Directions for this task | In the listing below, locate the line with "PRIME EVIL: NEW" and the line with "Врезная кухонная мойка", then output both and everything between them exactly, minus any pictures.
------------
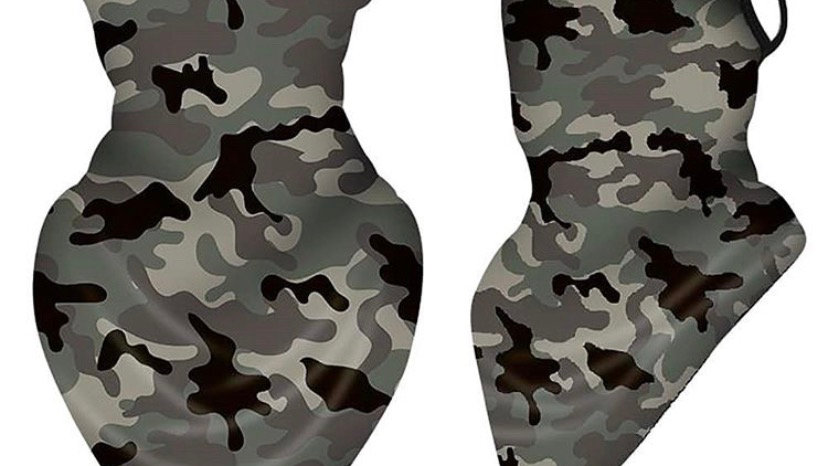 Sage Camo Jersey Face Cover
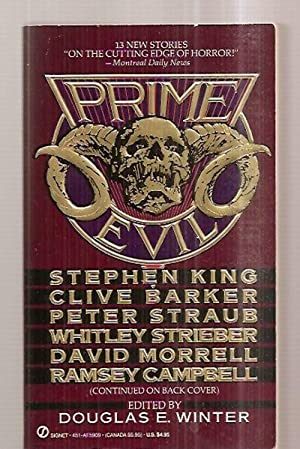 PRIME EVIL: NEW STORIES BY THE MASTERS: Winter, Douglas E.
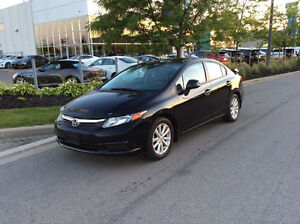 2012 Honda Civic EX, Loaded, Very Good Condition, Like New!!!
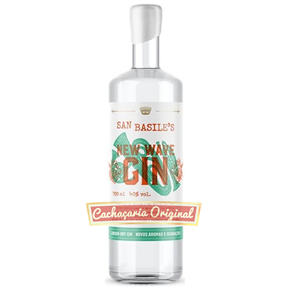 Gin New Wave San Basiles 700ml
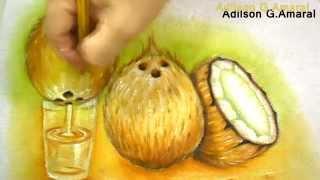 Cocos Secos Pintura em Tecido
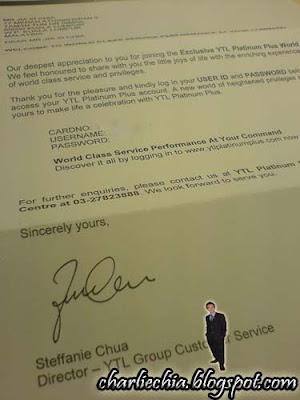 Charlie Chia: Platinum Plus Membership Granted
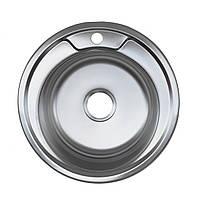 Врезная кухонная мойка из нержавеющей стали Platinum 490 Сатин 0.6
------------
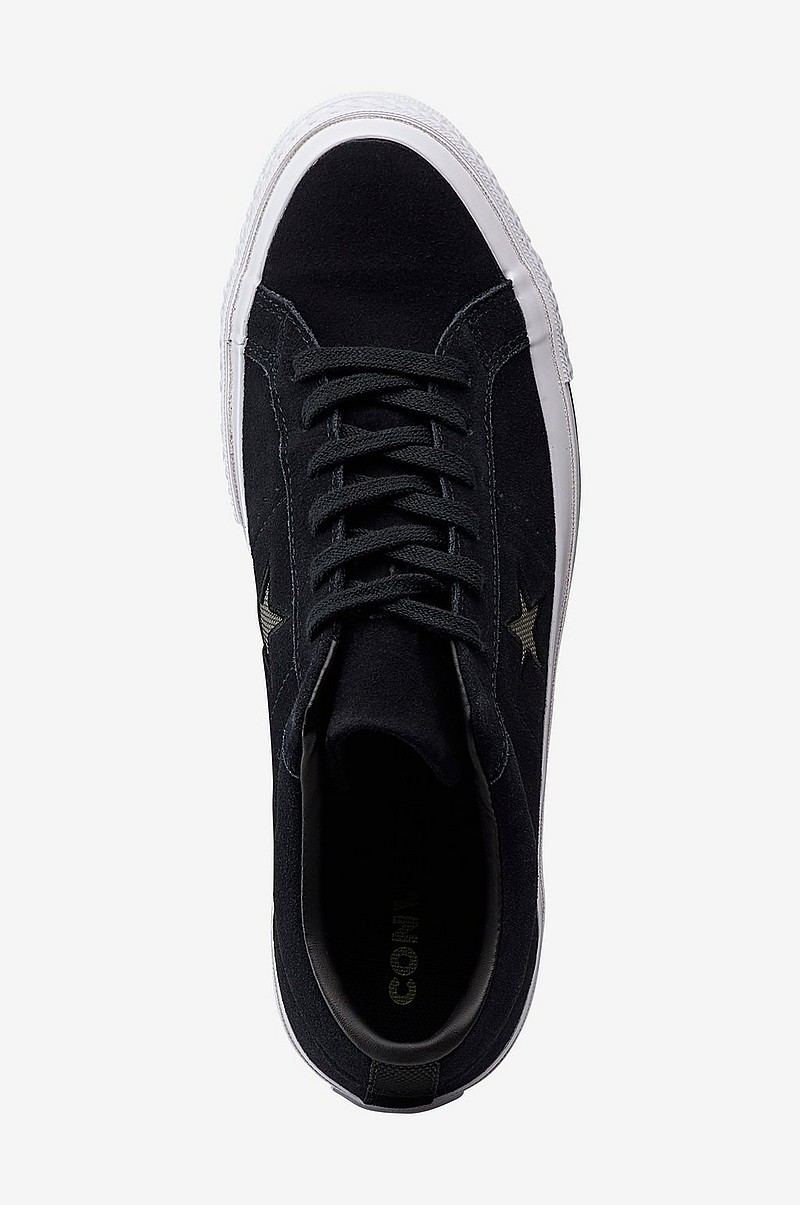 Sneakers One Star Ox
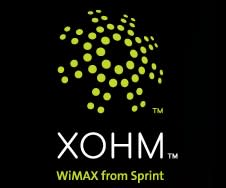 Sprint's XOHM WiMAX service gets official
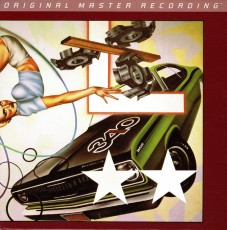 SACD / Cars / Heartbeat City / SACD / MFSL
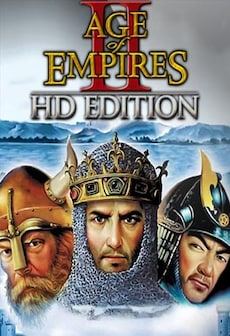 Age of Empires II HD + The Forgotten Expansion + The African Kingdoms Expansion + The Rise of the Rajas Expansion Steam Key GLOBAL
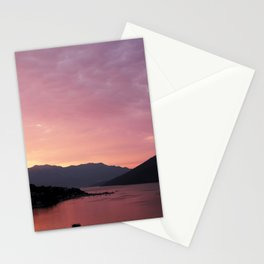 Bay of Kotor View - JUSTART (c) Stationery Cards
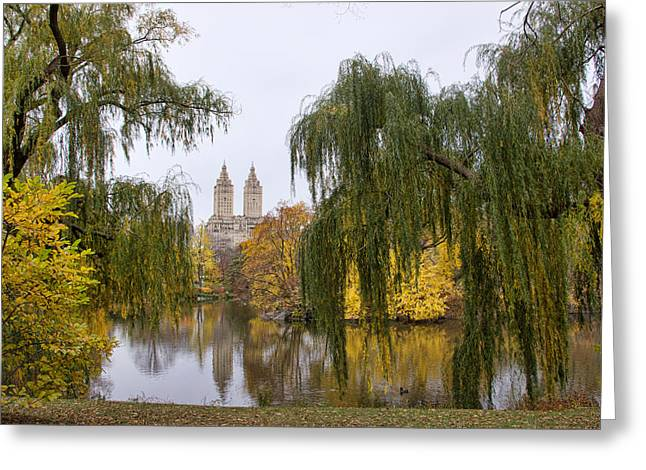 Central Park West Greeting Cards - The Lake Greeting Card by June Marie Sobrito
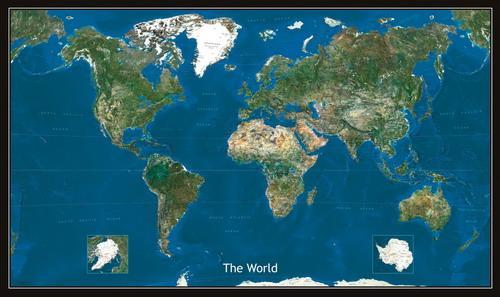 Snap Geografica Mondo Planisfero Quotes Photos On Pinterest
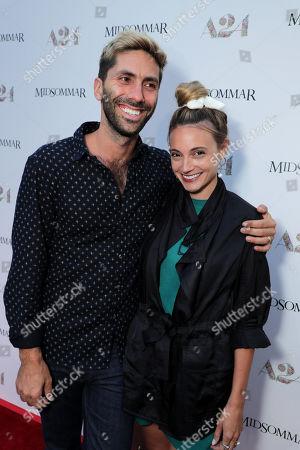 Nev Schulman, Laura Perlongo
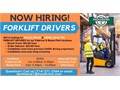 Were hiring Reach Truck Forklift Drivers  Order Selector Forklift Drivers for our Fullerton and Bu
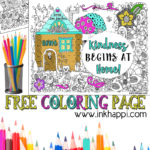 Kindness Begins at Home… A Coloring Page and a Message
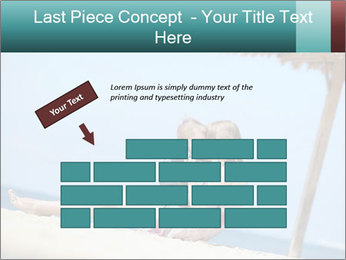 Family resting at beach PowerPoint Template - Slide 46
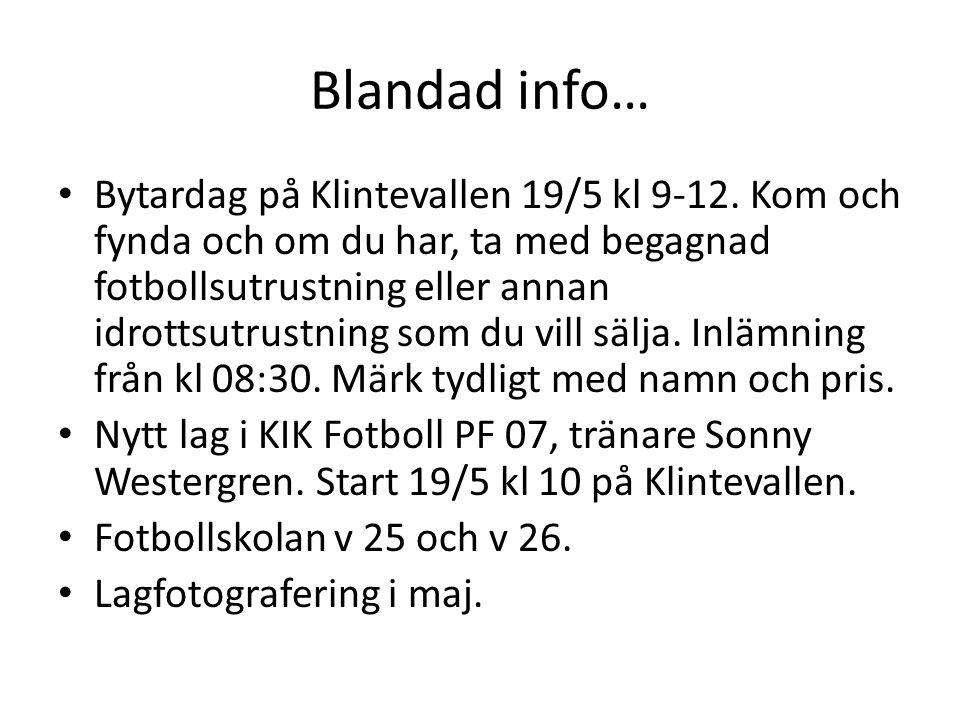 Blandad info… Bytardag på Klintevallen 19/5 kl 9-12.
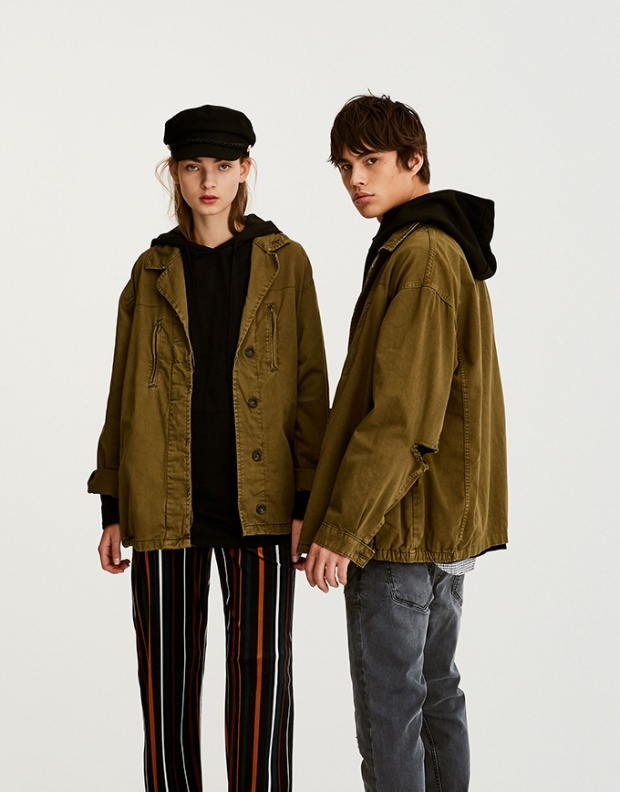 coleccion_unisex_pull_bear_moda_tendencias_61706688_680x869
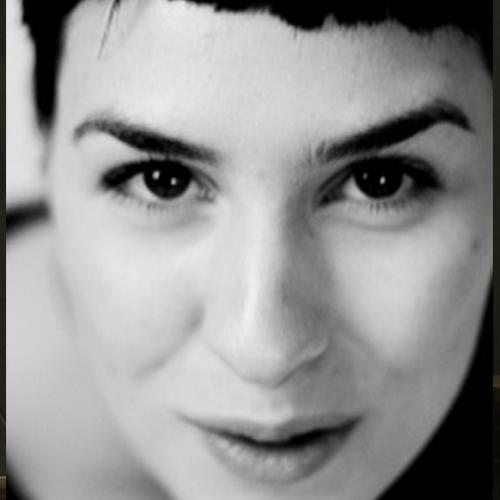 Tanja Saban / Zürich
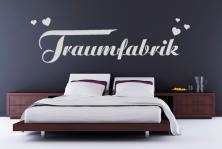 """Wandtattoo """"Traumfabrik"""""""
------------
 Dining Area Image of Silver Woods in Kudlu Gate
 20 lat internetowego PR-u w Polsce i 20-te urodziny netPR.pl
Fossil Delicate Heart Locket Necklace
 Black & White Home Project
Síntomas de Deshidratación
------------
Result for this task |
 PRIME EVIL: NEW STORIES BY THE MASTERS: Winter, Douglas E.
 2012 Honda Civic EX, Loaded, Very Good Condition, Like New!!!
 Gin New Wave San Basiles 700ml
 Cocos Secos Pintura em Tecido
 Charlie Chia: Platinum Plus Membership Granted
 Врезная кухонная мойка из нержавеющей стали Platinum 490 Сатин 0.6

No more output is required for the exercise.